I don't think either of you are delving into this one, so I'll try to give you a brief (ha!) synopsis (I'm a little over halfway through--this one moves pretty slowly).
Waldrop's Complexity: The Emerging Science at the Edge of Order and Chaos tracks the genesis and evolution of the Santa Fe Institute from its inception in the early seventies. The Institute was founded by a number of scientists (all with piles of Nobel prizes) interested in pursuing a truly interdisciplinary investigation on nonlinearity and complex adaptive systems.
Much of the book focuses on one of the institute's first major conferences. Funded by Citibank corporation, the conference brought together progressive physicists and economists try and come up with a more reliable system for predicting economic fluxuations. John Reed, CEO of Citibank, was frustrated with traditional economic models that didn't live up to the dynamic conditions of real world economies. Waldrop explains: "the existing neoclassical theory and the computer models based on it simply did not give him the kind of information he needed to make real-time decisions in the face of risk and uncertainty" (93).
Neoclassic economics relies on the concept of "perfect rationality" in order to predict the actions of an economic agent (be it a consumer, corporation, or country). Waldrop describes perfect rationality thusly:
Perfectly rational agents do have the virtue of being perfectly predictable. That is, they know everything that can be known about the choices they will face infinitely far into the future, and they use flawless reasoning to forsee all the possible implications of their actions. So you can safely say that they will always take the most advantageous action in any given situation, based on the available information. Of course, they may sometimes be caught short by oil shocks, technological revolutions, political decisions about interest rates, and other noneconomic surprises. But they are so smart and so fast in their adjustments that they will always keep the economy in a kind of rolling equilibrium, with supply precisely equal to demand. (142)

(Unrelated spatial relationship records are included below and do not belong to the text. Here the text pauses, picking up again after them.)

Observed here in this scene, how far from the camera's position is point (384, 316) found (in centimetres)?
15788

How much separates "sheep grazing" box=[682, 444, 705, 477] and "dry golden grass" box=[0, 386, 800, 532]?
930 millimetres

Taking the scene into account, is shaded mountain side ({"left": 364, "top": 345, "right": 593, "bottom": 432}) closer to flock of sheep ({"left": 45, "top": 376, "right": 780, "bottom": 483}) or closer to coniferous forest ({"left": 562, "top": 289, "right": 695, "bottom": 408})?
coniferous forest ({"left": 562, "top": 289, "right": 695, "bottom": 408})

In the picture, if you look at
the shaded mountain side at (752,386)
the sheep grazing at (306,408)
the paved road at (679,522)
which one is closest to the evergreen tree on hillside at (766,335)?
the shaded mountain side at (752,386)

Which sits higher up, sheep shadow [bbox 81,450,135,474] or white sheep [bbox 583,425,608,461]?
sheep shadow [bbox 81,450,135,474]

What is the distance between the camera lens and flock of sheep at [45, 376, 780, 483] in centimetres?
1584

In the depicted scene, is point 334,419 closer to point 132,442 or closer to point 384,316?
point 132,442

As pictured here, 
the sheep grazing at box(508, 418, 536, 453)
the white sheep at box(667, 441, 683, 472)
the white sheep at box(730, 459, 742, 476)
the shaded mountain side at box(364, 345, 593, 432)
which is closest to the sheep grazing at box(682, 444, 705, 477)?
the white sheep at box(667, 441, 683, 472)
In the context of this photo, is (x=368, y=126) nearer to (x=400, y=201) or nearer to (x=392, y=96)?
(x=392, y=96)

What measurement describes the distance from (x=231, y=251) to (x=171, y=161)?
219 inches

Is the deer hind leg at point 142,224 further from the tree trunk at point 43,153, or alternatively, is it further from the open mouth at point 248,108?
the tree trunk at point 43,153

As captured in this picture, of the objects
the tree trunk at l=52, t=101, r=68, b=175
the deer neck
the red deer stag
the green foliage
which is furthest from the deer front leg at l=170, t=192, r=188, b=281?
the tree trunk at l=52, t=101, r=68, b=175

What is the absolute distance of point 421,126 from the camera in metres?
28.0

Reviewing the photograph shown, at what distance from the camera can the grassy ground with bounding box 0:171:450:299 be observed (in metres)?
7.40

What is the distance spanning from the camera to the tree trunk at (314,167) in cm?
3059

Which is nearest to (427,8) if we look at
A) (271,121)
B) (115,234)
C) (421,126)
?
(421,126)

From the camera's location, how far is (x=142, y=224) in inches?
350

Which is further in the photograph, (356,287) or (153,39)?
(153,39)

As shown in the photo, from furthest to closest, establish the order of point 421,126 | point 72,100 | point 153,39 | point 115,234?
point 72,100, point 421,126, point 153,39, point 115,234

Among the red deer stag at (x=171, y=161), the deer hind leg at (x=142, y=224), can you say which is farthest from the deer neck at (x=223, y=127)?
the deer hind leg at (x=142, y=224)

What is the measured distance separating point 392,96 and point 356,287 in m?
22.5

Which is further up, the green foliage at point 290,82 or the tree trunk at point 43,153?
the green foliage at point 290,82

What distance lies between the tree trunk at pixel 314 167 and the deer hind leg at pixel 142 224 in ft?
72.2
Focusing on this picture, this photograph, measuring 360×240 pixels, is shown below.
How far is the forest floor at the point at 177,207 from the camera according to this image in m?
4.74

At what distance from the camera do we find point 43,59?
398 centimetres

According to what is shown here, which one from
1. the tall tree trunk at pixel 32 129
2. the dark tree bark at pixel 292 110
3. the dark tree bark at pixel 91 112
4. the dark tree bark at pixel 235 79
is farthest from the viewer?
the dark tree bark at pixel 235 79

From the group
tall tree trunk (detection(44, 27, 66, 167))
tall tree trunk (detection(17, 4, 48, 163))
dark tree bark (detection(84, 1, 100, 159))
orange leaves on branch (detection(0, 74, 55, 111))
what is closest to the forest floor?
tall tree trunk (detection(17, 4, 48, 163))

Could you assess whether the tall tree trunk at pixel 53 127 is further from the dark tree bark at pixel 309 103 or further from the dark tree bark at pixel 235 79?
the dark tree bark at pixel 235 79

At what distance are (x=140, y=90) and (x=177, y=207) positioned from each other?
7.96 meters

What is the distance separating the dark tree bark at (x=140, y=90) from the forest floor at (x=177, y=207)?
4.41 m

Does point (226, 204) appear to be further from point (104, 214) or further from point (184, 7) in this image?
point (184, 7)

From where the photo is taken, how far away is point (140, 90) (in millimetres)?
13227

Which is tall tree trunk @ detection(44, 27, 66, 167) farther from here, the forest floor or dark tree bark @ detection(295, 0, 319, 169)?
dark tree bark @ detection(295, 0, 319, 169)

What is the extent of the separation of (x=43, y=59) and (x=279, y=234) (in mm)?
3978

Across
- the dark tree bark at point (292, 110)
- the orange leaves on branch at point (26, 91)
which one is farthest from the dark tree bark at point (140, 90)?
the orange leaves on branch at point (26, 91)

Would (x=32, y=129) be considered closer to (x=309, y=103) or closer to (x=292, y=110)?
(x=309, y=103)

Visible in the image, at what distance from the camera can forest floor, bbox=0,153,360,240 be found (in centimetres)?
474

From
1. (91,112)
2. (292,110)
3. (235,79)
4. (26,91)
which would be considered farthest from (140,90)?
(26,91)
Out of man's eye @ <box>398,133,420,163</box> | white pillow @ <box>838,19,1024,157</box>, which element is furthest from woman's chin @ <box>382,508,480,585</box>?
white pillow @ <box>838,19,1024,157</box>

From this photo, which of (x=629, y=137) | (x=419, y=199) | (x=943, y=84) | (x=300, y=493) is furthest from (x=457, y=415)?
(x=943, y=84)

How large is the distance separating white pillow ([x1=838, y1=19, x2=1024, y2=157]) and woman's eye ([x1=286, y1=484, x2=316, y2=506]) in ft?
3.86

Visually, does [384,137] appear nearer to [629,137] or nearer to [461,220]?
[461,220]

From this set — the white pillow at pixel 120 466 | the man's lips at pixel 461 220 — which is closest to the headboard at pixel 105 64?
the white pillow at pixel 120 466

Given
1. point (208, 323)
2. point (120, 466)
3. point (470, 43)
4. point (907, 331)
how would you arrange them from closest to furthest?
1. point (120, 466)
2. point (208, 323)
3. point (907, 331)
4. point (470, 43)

This generalization guiding the behavior of all economic agents becomes the postulate upon which all economic theory is grounded. It is the "c" required for all the math to work. If this sounds ridiculous to anyone, then, good, it should. It sounded especially ridiculous to a group of physists that have to test every theory with empirical evidence. To the scientists, "too much theory and you could end up gazing into your navel" (87).

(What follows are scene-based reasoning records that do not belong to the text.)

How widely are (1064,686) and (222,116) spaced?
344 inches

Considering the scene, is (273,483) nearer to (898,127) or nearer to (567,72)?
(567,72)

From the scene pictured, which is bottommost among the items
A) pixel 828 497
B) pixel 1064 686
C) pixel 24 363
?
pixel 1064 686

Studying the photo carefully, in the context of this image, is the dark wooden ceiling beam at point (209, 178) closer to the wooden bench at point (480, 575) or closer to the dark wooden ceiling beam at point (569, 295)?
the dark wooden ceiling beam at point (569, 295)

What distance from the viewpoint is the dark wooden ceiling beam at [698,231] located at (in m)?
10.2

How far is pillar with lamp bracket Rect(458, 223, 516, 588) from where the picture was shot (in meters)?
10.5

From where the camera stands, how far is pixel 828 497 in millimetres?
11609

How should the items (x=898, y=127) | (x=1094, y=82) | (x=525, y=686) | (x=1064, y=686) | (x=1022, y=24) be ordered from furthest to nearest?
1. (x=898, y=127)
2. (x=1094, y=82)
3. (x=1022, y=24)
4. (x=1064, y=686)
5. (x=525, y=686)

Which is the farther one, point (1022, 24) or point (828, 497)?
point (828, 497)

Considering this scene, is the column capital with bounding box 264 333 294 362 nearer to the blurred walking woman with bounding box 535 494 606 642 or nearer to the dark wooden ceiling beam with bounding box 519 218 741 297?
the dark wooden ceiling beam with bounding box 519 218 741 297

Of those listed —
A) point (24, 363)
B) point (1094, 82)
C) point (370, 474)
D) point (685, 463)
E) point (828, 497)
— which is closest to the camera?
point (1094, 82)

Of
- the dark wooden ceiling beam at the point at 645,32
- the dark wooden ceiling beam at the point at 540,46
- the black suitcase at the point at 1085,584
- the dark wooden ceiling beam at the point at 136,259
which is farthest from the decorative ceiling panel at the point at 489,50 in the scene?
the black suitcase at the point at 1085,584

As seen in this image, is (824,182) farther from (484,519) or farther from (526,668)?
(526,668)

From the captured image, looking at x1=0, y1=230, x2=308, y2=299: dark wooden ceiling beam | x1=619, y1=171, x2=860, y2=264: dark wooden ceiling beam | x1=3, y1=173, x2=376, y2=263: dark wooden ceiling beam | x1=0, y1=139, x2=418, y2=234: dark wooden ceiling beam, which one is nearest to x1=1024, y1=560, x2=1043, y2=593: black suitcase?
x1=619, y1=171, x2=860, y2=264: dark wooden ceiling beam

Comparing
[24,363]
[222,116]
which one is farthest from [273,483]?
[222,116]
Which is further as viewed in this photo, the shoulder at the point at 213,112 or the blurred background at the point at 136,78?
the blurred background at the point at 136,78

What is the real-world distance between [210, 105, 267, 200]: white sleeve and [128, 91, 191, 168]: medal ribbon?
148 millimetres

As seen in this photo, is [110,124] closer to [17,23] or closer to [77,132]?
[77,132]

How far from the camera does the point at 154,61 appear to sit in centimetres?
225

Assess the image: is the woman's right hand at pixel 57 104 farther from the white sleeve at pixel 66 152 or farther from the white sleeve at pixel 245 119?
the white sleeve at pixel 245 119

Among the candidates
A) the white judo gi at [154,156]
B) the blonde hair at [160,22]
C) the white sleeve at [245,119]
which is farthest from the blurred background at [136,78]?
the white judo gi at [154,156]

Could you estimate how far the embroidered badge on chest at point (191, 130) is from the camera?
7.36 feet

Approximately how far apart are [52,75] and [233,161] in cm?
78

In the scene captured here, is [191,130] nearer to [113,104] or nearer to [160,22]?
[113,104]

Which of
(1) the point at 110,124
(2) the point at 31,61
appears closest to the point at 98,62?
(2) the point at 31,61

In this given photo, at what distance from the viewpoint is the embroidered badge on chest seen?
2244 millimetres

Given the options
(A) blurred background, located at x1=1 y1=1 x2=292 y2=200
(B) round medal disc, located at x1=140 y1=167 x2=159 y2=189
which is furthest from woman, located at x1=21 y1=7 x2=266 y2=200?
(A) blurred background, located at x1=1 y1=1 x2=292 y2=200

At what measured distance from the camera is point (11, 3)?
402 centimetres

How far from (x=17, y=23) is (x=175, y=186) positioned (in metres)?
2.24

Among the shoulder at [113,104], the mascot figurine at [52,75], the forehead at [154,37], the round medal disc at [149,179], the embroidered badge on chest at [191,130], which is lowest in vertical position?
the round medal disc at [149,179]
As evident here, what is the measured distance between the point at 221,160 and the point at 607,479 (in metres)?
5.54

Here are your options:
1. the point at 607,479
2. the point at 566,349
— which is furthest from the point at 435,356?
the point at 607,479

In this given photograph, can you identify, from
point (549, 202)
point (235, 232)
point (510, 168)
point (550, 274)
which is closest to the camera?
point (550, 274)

Unlike traditional Newtonian or Einsteinian influenced physicists, many of the people associated with the Santa Fe institute were more concerned with pattern than with particle: instead of following the scientific tradition that focused on the composition and behavior of a single agent (be it atom, electron, or neutrino), these scientists concerned themselves with the collective behavior of agents. They were interested in noticing the dynamic relationships in particles that often yielded results unequal to the sum of individual parts. More than anything else, however, the scientists of the Santa Fe institute came to terms with being "messy." One of the institute's founders, George A. Cowan, explains:
"Almost by definition," he says, "the physical sciences are fields characterized by conceptual elegance and analytical simplicity. So you make a virtue of that and avoid the other stuff." Indeed, physicists are notorious for curling their lips at "soft" sciences like sociology or psychology, which try to grapple with real-world complexity. But then here came molecular biology, which described incredibly complicated living systems that were nonetheless governed by deep principles. “Once you’re in a partnership with biology,” says Cowan, “you give up that elegance, you give up that simplicity. You’re messy. And from there it’s so much easier to start diffusing into economics and social issues. Once you are partially immersed, you might as well start swimming.” (62-63)

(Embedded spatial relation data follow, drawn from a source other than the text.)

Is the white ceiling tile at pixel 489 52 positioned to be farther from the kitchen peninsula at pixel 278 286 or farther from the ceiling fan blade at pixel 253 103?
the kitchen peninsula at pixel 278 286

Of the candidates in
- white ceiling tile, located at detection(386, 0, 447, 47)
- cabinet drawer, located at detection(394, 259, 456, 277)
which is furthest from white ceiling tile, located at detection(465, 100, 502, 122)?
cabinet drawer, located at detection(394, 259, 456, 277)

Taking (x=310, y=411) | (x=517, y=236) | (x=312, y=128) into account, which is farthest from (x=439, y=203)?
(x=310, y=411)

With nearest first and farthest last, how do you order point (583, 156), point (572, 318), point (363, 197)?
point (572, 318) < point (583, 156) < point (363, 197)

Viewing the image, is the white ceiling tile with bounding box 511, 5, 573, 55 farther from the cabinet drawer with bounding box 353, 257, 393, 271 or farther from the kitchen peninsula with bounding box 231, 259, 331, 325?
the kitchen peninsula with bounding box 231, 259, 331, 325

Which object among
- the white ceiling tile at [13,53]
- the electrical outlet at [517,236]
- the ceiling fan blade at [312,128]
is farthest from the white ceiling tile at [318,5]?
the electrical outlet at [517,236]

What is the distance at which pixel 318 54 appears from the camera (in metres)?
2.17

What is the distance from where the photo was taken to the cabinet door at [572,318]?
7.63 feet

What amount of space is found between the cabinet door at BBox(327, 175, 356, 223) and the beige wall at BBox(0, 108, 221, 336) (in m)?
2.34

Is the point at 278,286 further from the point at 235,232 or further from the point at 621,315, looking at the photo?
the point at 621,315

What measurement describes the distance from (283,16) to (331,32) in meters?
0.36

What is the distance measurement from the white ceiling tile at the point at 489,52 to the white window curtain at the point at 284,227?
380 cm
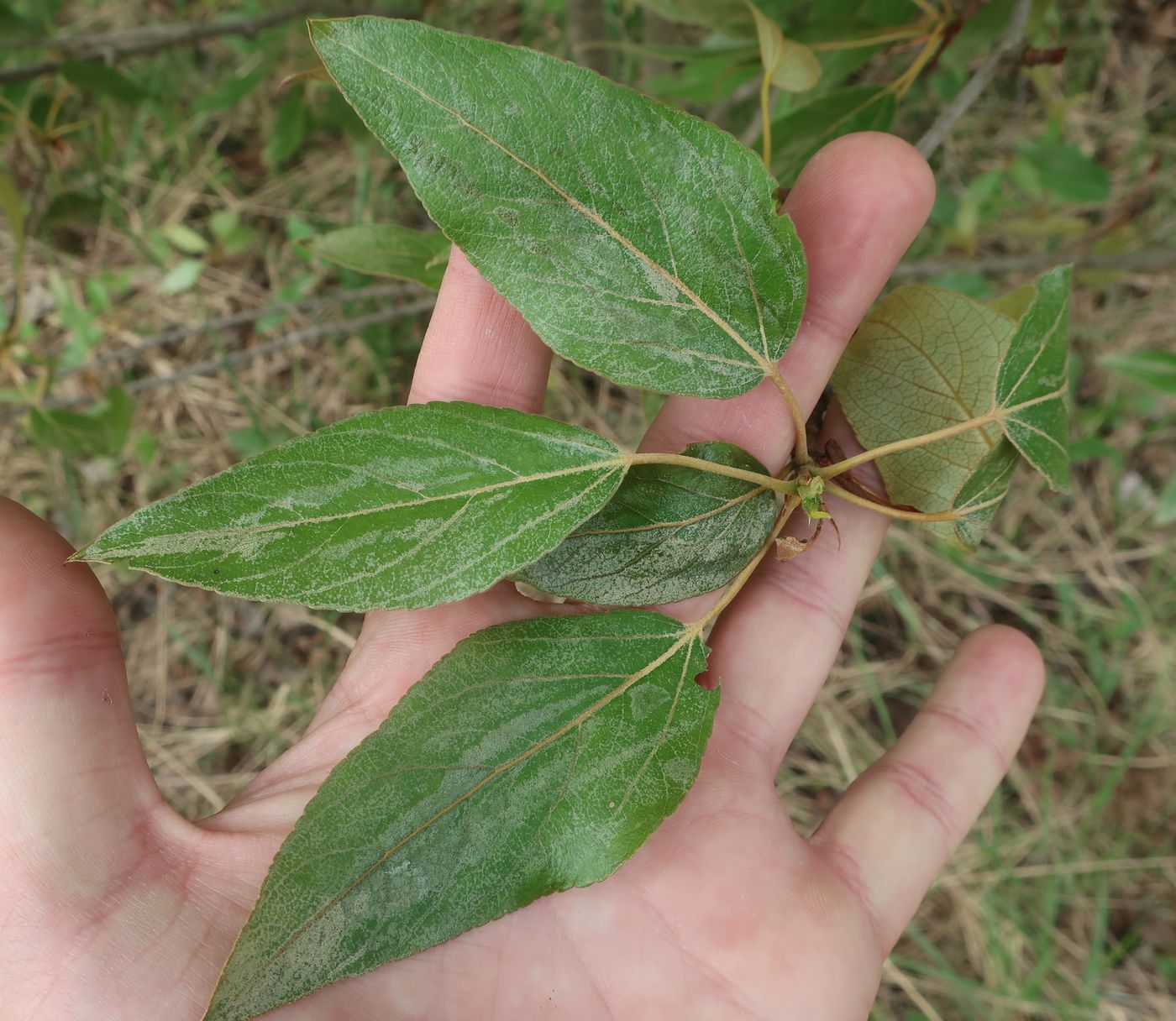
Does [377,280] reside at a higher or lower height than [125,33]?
lower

What becomes key here is something that comes up in many of our (and I mean this locally and disciplinarily) discussions: simplicity vs. complexity. The (almost utopian, right Kristen?) allure of simplicity and the extent to which people are willing to go to secure it. Waldrop’s book celebrates (again and again and again) scientists who were able to take the plunge and dive in.
Two economists especially agreed with them: Brian Arthur and John H. Holland. As someone looking to make connections between this material and composition, I found Holland’s ideas on complex adaptive systems particularly cogent:
1. …regardless of how you define them, each agent finds itself in an environment produced by its interactions with the other agents in the system. It is constantly acting and reacting to what the other agents are doing. And because of that, essentially nothing in its environment is fixed.
2. …the control of a complex adaptive system tends to be highly dispersed… If there is to be any coherent behavior in the system, it has to arise from competition and cooperation among the agents themselves.
3. …complex adaptive systems are constantly revising and rearranging their building blocks as they gain experience.
4. …all complex adaptive systems anticipate the future… this business of anticipation and prediction goes far beyond issues of human foresight, or even consciousness…. Every complex adaptive system is constantly making predictions based on its various internal models of the world—its implicit or explicit assumptions about the way things are out there. Furthermore, these models are much more than passive blueprints. They are active…like any other building blocks, they can be tested, refined, and rearranged as the system gains experience. (145-146)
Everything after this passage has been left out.